Paragraaf 6. Examengeld

Artikel 13

  • 1 Aan het afleggen en de beoordeling van de resultaten van de naturalisatietoets alsmede aan het opnieuw afleggen en het beoordelen van de resultaten van een niet gehaalde taalvaardigheid zijn kosten verbonden die door de verzoeker worden betaald op het moment van inschrijving voor de examinering van het betreffende onderdeel of taalvaardigheid.

  • 2 De in het eerste lid bedoelde examengelden zijn:

    a. voor het afleggen van deel I

    $ 154,–

    b. voor het afleggen van deel II

    $ 126,–

    c. voor herkansing van deel I

    $ 78,–

    d. voor herkansing onderdeel van deel II

    $ 42,–

    e. voor herkansing van meer dan drie onderdelen van deel II

    $ 125,–

    f. voor het afleggen van deel III

    $ 62,–

    g. voor herkansing onderdeel van deel III

    $ 21,–

  • 3 Het in het eerste lid bedoelde examengeld wordt betaald door storting van het verschuldigde bedrag op de daarvoor door de gezaghebber aangehouden bankrekening.

Artikel 16

Deze regeling wordt aangehaald als: Regeling naturalisatietoets openbare lichamen Bonaire, Sint Eustatius en Saba 2011.

Deze regeling wordt met de toelichting in de Staatscourant geplaatst.

Den Haag, 15 december 2010

De

Minister

van Binnenlandse Zaken en Koninkrijksrelaties,

J.P.H. Donner

Bijlage 1. , behorend bij artikel 2, derde lid, van de Regeling naturalisatietoets openbare lichamen Bonaire, Sint Eustatius en Saba 2011

Thema’s van bevraging

Vragen van het examen ‘Kennis van de staatsinrichting en samenleving’ worden uitsluitend gesteld over de thema’s:

  • 1. werk en inkomen;

  • 2. omgangsvormen, waarden en normen;

  • 3. wonen;

  • 4. gezondheid en gezondheidszorg;

  • 5. geschiedenis en geografie;

  • 6. instanties;

  • 7. staatsinrichting en rechtsstaat;

  • 8. onderwijs en opvoeding.

Eindtermen

De volgende eindtermen gelden:

  • werk en inkomen

    De kandidaat is in staat stappen te zetten om werk te zoeken, te behouden en in eigen onderhoud te voorzien.

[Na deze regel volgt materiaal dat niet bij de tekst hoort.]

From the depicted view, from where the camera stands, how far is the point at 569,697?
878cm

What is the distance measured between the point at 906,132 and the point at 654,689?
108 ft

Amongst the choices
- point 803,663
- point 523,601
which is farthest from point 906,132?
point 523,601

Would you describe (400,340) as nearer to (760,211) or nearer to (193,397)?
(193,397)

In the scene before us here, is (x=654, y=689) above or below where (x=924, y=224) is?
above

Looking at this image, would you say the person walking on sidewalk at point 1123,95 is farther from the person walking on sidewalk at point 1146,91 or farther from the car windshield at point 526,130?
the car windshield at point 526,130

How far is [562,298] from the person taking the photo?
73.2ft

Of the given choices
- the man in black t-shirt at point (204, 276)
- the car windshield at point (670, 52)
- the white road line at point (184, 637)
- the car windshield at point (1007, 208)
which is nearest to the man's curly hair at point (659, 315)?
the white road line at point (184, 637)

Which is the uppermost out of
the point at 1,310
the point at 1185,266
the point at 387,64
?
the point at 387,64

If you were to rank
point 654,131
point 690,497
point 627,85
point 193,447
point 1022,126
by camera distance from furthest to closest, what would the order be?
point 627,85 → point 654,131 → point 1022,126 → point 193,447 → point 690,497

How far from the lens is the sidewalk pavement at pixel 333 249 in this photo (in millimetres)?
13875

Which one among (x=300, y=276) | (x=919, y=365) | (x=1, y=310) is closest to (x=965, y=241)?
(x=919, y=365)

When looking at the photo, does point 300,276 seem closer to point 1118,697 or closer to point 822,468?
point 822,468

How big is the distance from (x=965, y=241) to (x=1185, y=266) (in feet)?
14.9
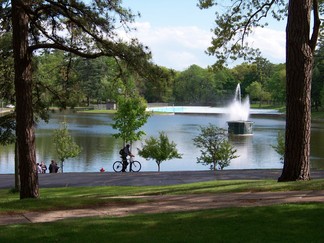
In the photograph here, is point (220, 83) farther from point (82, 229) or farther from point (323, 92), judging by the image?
point (82, 229)

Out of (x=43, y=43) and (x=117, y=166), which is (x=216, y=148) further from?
(x=43, y=43)

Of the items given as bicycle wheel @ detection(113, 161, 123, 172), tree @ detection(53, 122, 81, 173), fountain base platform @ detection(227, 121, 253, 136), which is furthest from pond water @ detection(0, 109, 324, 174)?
bicycle wheel @ detection(113, 161, 123, 172)

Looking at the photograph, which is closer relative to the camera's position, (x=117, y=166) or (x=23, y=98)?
(x=23, y=98)

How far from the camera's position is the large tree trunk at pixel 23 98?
37.5 feet

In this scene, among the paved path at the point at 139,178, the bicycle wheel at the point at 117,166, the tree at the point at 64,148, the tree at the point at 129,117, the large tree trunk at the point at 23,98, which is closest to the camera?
the large tree trunk at the point at 23,98

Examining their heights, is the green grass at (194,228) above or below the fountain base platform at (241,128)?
above

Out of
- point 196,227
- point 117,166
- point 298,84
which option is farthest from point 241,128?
point 196,227

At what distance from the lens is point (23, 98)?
11414 mm

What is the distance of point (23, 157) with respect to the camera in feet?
38.0

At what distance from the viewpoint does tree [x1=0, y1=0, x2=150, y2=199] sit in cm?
1147

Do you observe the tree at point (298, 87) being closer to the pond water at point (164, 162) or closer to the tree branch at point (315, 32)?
the tree branch at point (315, 32)

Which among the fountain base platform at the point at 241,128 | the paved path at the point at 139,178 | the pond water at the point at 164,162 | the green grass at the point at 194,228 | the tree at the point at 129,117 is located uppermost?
the tree at the point at 129,117

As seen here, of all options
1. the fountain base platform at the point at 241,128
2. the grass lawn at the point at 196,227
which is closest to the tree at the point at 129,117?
→ the fountain base platform at the point at 241,128

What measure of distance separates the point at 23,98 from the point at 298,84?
22.4 ft
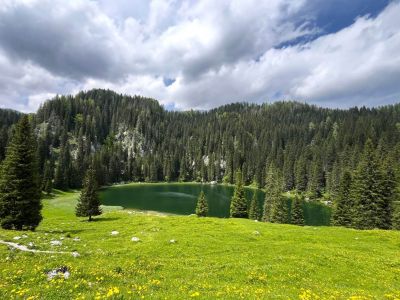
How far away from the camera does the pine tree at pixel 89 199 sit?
5488 cm

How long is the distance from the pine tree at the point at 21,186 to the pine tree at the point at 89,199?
17710mm

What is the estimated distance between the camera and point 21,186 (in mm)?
36188

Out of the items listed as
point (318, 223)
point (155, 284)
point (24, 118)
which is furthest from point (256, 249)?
point (318, 223)

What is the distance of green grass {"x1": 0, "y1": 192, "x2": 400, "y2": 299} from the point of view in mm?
13142

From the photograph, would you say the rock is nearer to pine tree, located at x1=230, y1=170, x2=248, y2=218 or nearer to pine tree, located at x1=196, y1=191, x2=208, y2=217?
pine tree, located at x1=196, y1=191, x2=208, y2=217

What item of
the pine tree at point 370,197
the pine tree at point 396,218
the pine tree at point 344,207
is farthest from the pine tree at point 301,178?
the pine tree at point 396,218

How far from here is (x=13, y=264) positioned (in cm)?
1594

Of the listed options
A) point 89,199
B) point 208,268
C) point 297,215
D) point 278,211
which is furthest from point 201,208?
point 208,268

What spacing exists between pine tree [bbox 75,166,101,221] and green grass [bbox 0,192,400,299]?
18226 millimetres

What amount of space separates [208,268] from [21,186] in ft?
96.5

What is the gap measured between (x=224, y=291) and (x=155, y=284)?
3.74 meters

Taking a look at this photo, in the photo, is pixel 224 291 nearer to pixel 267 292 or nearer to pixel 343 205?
pixel 267 292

  • omgangsvormen, waarden en normen

    De kandidaat is in staat om te gaan met algemeen geldende omgangsvormen, waarden en normen.

  • wonen

    De kandidaat is in staat passende huisvesting te vinden en nutsvoorzieningen te regelen. Hij draagt zorg voor de veiligheid in de woning en voor milieu en schone leefomgeving.

  • gezondheid en gezondheidszorg

    De kandidaat is in staat om gebruik te maken van de aanwezige gezondheidszorg.

  • geschiedenis en geografie

    De kandidaat is in staat om, door kennis van geschiedenis en geografie, betrokken te zijn bij het Koninkrijk der Nederlanden en de samenlevingen op de Carïbische eilanden die deel uitmaken van het Koninkrijk.

  • instanties

    De kandidaat is op de hoogte van de dienstverlening van de lokale overheid, de belastingdienst, politie en instanties voor sociale en juridische dienstverlening.

  • staatsinrichting en rechtsstaat

    De kandidaat is in staat om, door kennis van de staatkundige inrichting van het Koninkrijk der Nederlanden en de daarvan deeluitmakende Caribische landen, betrokken te zijn bij de samenleving waarin hij woont.

  • onderwijs en opvoeding

    De kandidaat kent het onderwijsstelsel, onderkent het belang van onderwijs in de samenleving en acht schoolgang van minderjarigen van groot belang.